Einstein had written a paper in the 1950s, along with a couple of other top physicists, who pointed out that quantum mechanics "allowed" a cause to have an effect elsewhere instantaneously (seemingly violating relativity, for one). He called it "spooky action at a distance" to describe his feelings on the subject, i.e. that quantum mechanics was flawed. These days it's generally known as quantum entanglement; it was verified to be true by John Bell (theoretically) and a multiple of experiments.

It doesn't make sense. if electron A travels through hole A and leaves A mark on the board when it is being observed (same for B), BUT when it is not observed, it does NOT leave A (or B) mark on the board...
The electron always gets "observed" - it's a question of where and how it gets observed that matters. If one doesn't use any detectors at the slits and simply lets the electron strike a distant screen after the slits, then the observation takes place at the screen (and the electrons exhibit wave behaviour).

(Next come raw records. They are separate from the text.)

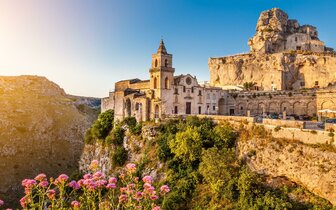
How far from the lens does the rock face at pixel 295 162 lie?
725 inches

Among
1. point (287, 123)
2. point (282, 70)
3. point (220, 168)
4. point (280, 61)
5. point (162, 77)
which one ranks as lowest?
point (220, 168)

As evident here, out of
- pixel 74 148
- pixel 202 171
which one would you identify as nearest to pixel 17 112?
pixel 74 148

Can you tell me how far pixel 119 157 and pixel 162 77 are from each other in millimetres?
11274

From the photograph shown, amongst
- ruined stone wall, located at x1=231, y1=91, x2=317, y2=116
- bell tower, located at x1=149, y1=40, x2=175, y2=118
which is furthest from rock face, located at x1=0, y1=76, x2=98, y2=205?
ruined stone wall, located at x1=231, y1=91, x2=317, y2=116

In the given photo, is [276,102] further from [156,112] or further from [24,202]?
[24,202]

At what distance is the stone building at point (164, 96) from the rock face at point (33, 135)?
22066 millimetres

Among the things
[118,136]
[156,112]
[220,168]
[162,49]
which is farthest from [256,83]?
[220,168]

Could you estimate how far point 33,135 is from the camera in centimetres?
6031

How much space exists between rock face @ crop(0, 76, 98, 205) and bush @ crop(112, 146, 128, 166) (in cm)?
2064

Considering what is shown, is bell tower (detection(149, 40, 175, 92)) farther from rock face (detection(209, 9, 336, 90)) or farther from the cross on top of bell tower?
rock face (detection(209, 9, 336, 90))

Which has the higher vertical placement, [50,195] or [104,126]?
[104,126]

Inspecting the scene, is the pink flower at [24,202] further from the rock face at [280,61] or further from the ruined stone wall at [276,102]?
the rock face at [280,61]

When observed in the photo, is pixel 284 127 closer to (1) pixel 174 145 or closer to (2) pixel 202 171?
(2) pixel 202 171

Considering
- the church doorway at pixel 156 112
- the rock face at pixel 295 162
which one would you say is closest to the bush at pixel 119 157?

Place detectors at the slits, to count the electrons as they go through, and one now observes them there, causing them to exhibit particle behaviour.

Strictly speaking, it should be noted the process of observation always ultimately results in particle behaviour - to observe the electrons at the screen, they must collide with the atoms of it; to observe them at the slits, they must emit electromagnetic waves or interact with a magnetic field. Either way, that's particle behaviour. What the double slit experiment is showing is that, in the space between the emission of the electron and its final observation, it can exhibit both particle and wave behaviour - hence, it can show a diffraction pattern on the screen.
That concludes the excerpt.